**Alıştırma bölümleri:**
1/ Aşağıdaki ifadeler karar metniyle uyuşuyor mu? Her biri için evet ya da hayır deyin ve bunu belirleyen sözcükleri metinden aynen alıntılayın: (a) Dava 14/10/2020 tarihinde açılmıştır. (b) Karar kesinleşmiştir. (c) Dava İstanbul 10. Asliye Ticaret Mahkemesi'nde görülmüştür.
2/ Karar metninde hangi karar tarihi yazıyor?
3/ Karar metninde "DAVA TARİHİ:14/10/2020" ifadesinden "hüküm tesis edilmiştir." ifadesine kadar olan kısmı aynen yazın.

**Seçilmiş metin:**
□ □ □ □ □
Emsal Mahkeme Kararı İstanbul 10. Asliye Ticaret Mahkemesi 2020/562 E. 2021/296 K. 08.04.2021 T.

Görüntülediğiniz mahkeme kararı henüz kesinleşmemiştir. Yararlı olması amacıyla eklenmiştir.

T.C.
İSTANBUL
10. ASLİYE TİCARET MAHKEMESİ

ESAS NO:2020/562 Esas
KARAR N:2021/296

DAVA:İtirazın İptali (Ticari İşletmenin Satılması Veya Devrinden Kaynaklanan)
DAVA TARİHİ:14/10/2020
KARAR TARİHİ:08/04/2021

Mahkememizde görülmekte olan itirazın iptali davasının yapılan açık yargılaması sonunda aşağıdaki hüküm tesis edilmiştir.
□ □ □ □ □
**Listelenen girdiler:**
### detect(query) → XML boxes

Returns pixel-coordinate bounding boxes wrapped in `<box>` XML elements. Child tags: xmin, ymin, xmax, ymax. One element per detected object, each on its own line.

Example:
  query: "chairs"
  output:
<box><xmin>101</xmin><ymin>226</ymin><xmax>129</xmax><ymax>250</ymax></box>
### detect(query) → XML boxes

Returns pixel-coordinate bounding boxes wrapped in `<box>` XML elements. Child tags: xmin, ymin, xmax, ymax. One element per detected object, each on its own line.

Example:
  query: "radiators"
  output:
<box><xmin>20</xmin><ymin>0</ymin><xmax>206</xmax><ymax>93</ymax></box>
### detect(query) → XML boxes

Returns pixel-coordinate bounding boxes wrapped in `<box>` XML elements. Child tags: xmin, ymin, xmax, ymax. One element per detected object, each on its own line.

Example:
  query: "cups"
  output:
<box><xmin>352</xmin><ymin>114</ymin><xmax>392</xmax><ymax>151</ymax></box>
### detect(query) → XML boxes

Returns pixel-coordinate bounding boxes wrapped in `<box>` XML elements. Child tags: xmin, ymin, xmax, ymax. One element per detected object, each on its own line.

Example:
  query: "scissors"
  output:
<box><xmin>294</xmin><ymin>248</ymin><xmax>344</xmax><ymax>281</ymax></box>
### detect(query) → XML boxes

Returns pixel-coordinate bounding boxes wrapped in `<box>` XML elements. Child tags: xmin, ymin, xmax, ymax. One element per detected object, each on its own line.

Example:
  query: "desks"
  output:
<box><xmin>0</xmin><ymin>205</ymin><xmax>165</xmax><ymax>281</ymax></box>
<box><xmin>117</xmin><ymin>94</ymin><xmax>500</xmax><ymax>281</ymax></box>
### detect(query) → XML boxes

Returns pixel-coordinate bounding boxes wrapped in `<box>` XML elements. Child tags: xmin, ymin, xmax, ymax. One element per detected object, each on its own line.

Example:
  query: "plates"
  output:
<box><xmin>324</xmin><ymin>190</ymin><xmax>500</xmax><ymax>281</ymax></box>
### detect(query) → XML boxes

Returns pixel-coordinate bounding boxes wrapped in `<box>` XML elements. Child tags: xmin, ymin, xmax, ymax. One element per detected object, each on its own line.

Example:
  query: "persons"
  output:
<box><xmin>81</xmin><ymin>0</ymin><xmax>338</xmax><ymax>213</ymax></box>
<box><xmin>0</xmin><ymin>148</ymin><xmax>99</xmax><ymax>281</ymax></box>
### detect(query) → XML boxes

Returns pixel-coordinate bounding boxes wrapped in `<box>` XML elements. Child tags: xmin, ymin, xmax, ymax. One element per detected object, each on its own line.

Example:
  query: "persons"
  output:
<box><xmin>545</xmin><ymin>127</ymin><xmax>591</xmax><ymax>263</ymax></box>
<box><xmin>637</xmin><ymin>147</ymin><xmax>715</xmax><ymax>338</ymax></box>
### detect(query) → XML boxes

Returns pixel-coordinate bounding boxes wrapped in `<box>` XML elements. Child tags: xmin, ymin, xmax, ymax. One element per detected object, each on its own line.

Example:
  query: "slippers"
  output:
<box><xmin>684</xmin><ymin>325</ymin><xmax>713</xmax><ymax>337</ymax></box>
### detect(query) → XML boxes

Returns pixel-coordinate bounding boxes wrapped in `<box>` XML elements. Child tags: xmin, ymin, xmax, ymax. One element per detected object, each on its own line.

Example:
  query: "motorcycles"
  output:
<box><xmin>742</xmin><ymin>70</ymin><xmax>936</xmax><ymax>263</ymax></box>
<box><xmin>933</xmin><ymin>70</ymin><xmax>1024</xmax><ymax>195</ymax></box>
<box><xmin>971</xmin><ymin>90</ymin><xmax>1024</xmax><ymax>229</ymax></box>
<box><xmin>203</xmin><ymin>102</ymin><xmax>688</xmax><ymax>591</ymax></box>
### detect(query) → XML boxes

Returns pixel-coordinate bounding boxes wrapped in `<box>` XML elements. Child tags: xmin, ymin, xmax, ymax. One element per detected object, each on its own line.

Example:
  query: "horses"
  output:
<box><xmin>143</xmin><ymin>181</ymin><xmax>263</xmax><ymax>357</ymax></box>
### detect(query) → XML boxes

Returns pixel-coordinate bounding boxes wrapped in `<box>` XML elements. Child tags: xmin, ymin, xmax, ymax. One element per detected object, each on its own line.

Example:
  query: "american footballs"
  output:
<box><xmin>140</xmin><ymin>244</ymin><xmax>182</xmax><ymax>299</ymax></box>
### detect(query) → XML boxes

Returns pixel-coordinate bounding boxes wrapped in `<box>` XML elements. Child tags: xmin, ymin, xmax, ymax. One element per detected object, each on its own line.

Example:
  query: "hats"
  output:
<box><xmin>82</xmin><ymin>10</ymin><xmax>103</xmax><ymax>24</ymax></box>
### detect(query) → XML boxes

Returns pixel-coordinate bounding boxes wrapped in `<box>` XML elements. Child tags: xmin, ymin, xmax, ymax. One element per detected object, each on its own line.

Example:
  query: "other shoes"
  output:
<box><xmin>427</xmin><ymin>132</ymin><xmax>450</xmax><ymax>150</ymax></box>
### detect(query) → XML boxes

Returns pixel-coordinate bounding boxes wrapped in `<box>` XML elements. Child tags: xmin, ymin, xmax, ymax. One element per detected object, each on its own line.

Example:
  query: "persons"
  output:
□ □ □ □ □
**Alıştırma cevapları:**
1/
(a) Evet: "DAVA TARİHİ:14/10/2020"
(b) Hayır: "Görüntülediğiniz mahkeme kararı henüz kesinleşmemiştir."
(c) Evet: "İstanbul 10. Asliye Ticaret Mahkemesi"

2/ 08/04/2021

3/
DAVA TARİHİ:14/10/2020
KARAR TARİHİ:08/04/2021

Mahkememizde görülmekte olan itirazın iptali davasının yapılan açık yargılaması sonunda aşağıdaki hüküm tesis edilmiştir.